Klöckner Wir brauchen einen neuen Ansatz in der Frauenpolitik. Der CDU geht es nicht darum, eine geschlechtergerechte Sprache bis ins letzte Komma umzusetzen und möglichst viele Gender-Sternchen zu setzen. Da gibt es mit Blick auf die Integration viel fundamentalere Probleme. Wir müssen Migrantinnen zu ihrem Recht auf Teilhabe in der Gesellschaft verhelfen. Der Integrationserfolg hängt entscheidend von der Rolle der Frau ab. Man kann nicht von kultureller Vielfalt sprechen, wenn Frauen nicht teilhaben können. Es kann auch nicht mit der Religion begründet werden, wenn Frauen von Männern vorgeschrieben bekommen, wie sie sich zu kleiden haben. Das können wir nicht tolerieren. Für zugewanderte Männer bedeutet dies, dass sie die hier geltenden Regeln des Umgangs von Frau und Mann akzeptieren und leben müssen.

Trauen Sie es Kramp-Karrenbauer zu, dass sie die Kanzlerin eines Tages beerben könnte?

Klöckner Lassen Sie uns erst einmal die Kanzlerin wählen. Bei uns in Rheinland-Pfalz sagt man: Man isst eine Kartoffel nach der anderen. Sonst verschluckt man sich schnell.

Was verstehen Sie darunter, die CDU wieder breiter aufzustellen?

Klöckner Wir müssen wieder die Flügel der Partei in Personen sichtbar machen. Die CDU war immer eine Volkspartei mit Flügeln. Wir haben Arbeitgeber und Arbeitnehmer. Wenn man nur einen Flügel hat, kommt man nicht hoch, sondern kreist nur um sich selbst. Deshalb ist es wichtig, dass die einzelnen Gruppierungen nicht nur gute Papiere schreiben, sondern dass ihre Inhalte auch von Köpfen prominent vertreten werden. Der Grundsatzprogrammprozess soll das wieder hervorbringen.

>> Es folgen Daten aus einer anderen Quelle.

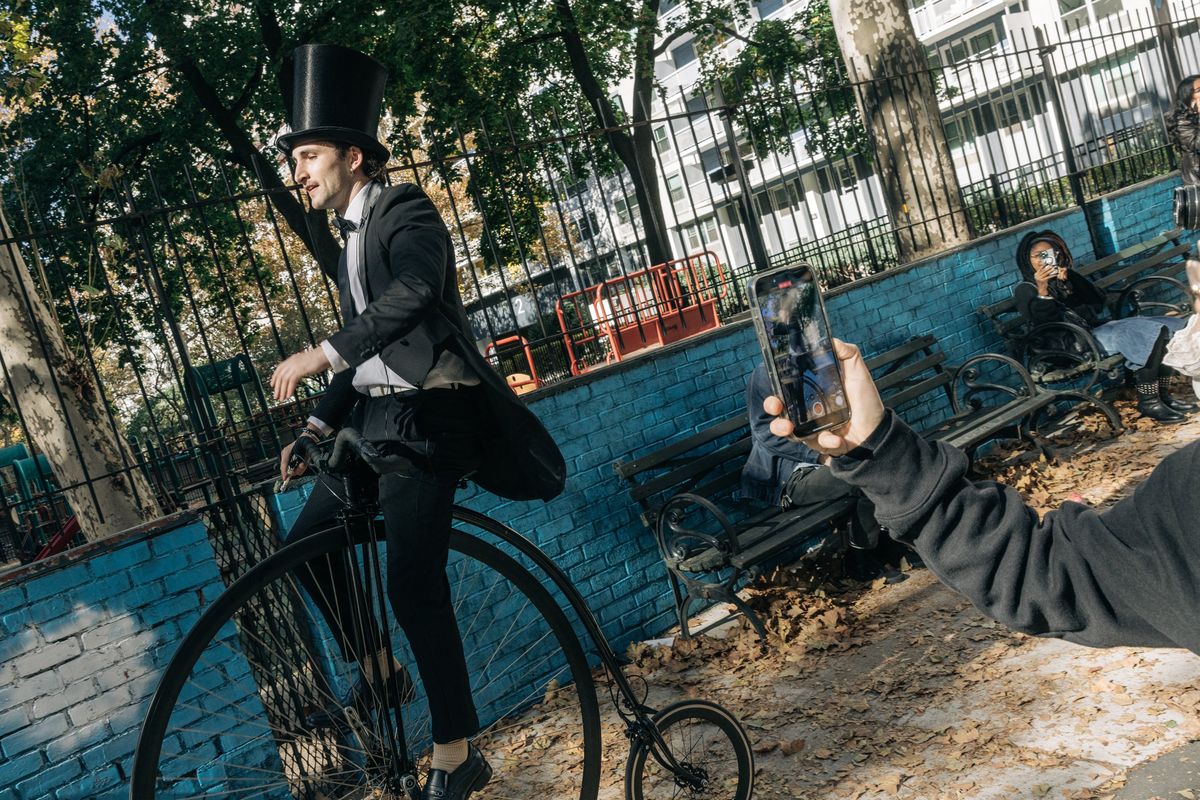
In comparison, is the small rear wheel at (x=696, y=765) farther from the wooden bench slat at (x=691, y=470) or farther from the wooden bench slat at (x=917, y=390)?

Welches Thema sehen Sie als zentral für die CDU in der großen Koalition an

Klöckner Ein sehr wichtiges Thema ist in der Flüchtlingspolitik die Einrichtung von Aufnahme-, Bearbeitungs- und Rückführungszentren. Ich bin dankbar, dass die Bundespartei und der Koalitionspartner diese Idee aus dem rheinland-pfälzischen Wahlkampf nun aufgenommen haben. Dabei wird es sehr wichtig sein, dass wir die Aufnahme- und Integrationsfähigkeit der Kommunen nicht überfordern und dass wir auf den Frust der Bürger reagieren. Der Staat muss stark genug sein, geltendes Recht konsequent anzuwenden.

Es gibt eine Debatte darüber, den §219a abzuschaffen, der ein Werbeverbot für Abtreibungen vorsieht, das von Gerichten auch eng ausgelegt wird. Wie stehen Sie dazu?

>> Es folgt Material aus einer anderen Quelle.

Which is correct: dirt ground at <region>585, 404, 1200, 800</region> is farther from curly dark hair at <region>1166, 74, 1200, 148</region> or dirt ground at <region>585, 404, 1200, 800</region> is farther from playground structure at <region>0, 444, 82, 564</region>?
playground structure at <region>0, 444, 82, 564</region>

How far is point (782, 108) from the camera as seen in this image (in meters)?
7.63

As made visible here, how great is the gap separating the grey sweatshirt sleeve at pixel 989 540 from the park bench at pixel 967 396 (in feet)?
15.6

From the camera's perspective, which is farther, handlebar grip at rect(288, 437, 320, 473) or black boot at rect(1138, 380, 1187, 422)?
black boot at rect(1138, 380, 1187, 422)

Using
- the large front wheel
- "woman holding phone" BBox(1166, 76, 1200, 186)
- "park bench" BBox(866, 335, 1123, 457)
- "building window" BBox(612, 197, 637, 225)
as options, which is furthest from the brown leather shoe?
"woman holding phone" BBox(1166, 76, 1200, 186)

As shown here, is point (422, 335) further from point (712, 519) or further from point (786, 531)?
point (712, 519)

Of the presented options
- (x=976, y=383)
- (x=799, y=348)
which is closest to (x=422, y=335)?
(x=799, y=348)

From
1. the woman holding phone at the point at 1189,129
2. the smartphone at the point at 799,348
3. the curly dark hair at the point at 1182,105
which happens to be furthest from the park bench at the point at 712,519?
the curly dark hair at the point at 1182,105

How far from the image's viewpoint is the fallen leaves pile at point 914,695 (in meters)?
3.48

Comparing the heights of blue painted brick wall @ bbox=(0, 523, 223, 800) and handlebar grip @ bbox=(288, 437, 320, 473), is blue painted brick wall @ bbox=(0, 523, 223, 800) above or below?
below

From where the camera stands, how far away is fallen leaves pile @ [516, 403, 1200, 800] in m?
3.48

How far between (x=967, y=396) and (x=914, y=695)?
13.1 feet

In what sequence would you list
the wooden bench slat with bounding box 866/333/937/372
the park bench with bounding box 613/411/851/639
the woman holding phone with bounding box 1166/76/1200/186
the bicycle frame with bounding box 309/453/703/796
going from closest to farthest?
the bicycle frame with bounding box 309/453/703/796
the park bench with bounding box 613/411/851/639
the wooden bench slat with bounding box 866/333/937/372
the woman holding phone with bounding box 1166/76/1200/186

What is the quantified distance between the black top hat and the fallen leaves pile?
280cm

Klöckner Nach einer sehr intensiven Debatte haben wir einen gesellschaftlichen Konsens zur rechtlichen Regelung von Abtreibungen erreicht. Wir tun gut daran, diesen Kompromiss nicht aufs Spiel zu setzen. Ich bin gegen eine Lockerung. Es geht darum, schwangeren Frauen, die mit sich ringen, zu helfen und das Leben des Ungeborenen zu schützen. Die jetzige Regelung berücksichtigt auch die Konfliktlagen der betroffenen Frauen. Sie werden in einem geschützten Raum beraten. In diesem Rahmen können sie auch Informationen zur Abtreibung erhalten - ohne wirtschaftliche Interessen.

Mit Julia Klöckner sprach Eva Quadbeck.